**Stored data**
────
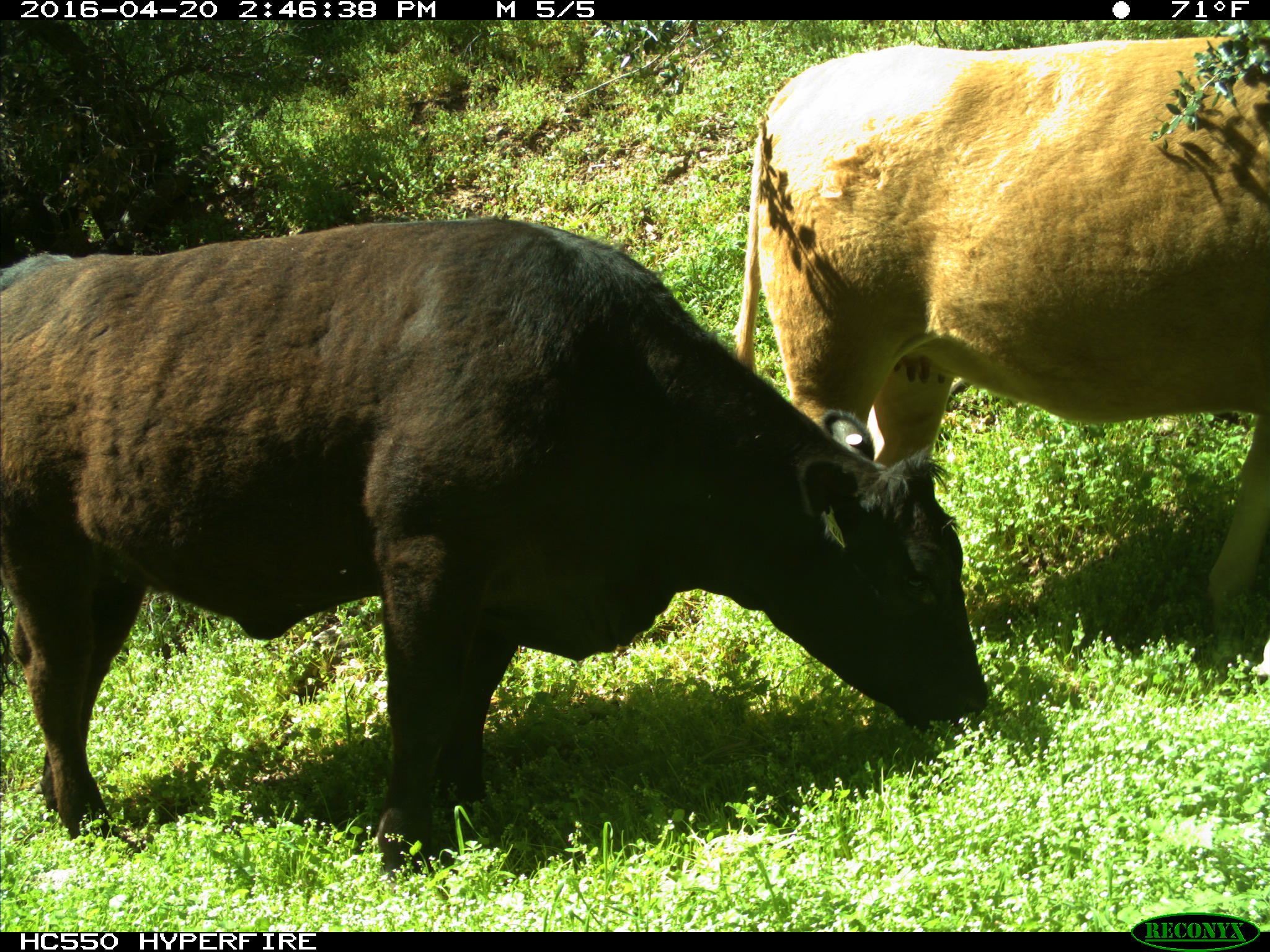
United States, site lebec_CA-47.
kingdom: Animalia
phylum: Chordata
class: Mammalia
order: Artiodactyla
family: Bovidae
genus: Bos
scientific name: Bos taurus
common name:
────
**Problem statement**
Each line from the one that includes "phylum: Chordata" down to the close of the records above is to be given again exactly, and no other line is to appear.

**Solution for this task**
phylum: Chordata
class: Mammalia
order: Artiodactyla
family: Bovidae
genus: Bos
scientific name: Bos taurus
common name:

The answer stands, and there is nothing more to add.